Magnetic and magnetostrictive properties of amorphous Sm-Fe and Sm-Fe-B thin films are systematically investigated over a wide composition range from 14.1 to 71.7 at.% Sm. The films were fabricated by rf magnetron sputtering using a composite target composed of an Fe (or Fe-B) plate and Sm chips. The amount of B added ranges from 0.3 to 0.8 at. %. The microstructure, examined by X-ray diffraction, mainly consists of an amorphous phase in the intermediate Sm content range from 20 to 45 at.%. Together with an amorphous phase, crystalline phases of Fe and Sm also exist at low and high ends of the Sm content, respectively.

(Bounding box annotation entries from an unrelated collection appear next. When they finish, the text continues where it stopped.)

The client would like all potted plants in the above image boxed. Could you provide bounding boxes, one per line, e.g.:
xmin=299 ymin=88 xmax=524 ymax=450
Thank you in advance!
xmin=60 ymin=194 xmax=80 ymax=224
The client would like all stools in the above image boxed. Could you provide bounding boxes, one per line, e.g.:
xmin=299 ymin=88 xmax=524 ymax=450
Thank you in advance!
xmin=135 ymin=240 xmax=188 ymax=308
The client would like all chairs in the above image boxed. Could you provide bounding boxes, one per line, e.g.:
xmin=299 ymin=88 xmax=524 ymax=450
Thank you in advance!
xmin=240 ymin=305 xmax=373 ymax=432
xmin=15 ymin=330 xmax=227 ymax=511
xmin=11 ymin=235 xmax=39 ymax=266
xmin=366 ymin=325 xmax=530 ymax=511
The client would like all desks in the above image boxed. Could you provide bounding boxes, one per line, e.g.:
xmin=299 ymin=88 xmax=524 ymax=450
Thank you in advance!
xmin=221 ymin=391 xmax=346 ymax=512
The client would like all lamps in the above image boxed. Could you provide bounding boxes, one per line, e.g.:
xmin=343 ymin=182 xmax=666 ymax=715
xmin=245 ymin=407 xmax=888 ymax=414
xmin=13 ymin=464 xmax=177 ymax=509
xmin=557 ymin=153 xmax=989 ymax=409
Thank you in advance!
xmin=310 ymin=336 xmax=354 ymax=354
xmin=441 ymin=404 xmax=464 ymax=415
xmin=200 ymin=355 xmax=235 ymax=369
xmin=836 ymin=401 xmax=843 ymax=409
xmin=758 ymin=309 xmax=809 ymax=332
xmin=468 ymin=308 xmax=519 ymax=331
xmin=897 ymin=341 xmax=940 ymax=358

Well-developed in-plane anisotropy is formed over the whole compositionrange, except for the low Sm content below 15 at.% and the high Sm content above 55 at %. As the Sm content increases, the saturation magnetization decreases linearly and the coercive force tends to increase, with the exception of the low Sm content where very large magnitudes of the saturation magnetization and the coercive force are observed due to the existence of the crystalline $\alpha$-Fe phase. The coercive force is affected rather substantially by the B addition, resulting in lower values of the coercive force in the practically important Sm content range of 30 to 40 at.%. Good magnetic softness indicated by well-developed in-plane anisotropy, a square-shaped hysteresis loop and a low magnitude of the coercive force results in good magnetostrictive characteristics in both Sm-Fe-B thin films. The magnetostrictive characteristics, particularly at low magnetic fields, are further improved by the addition of B; for example, at a magnetic field of 100 Oe, the magnitude of magnetostriction is -350 ppm in a Sm-Fe thin film and it is -470 ppm in a B containing Sm-Fe thin film.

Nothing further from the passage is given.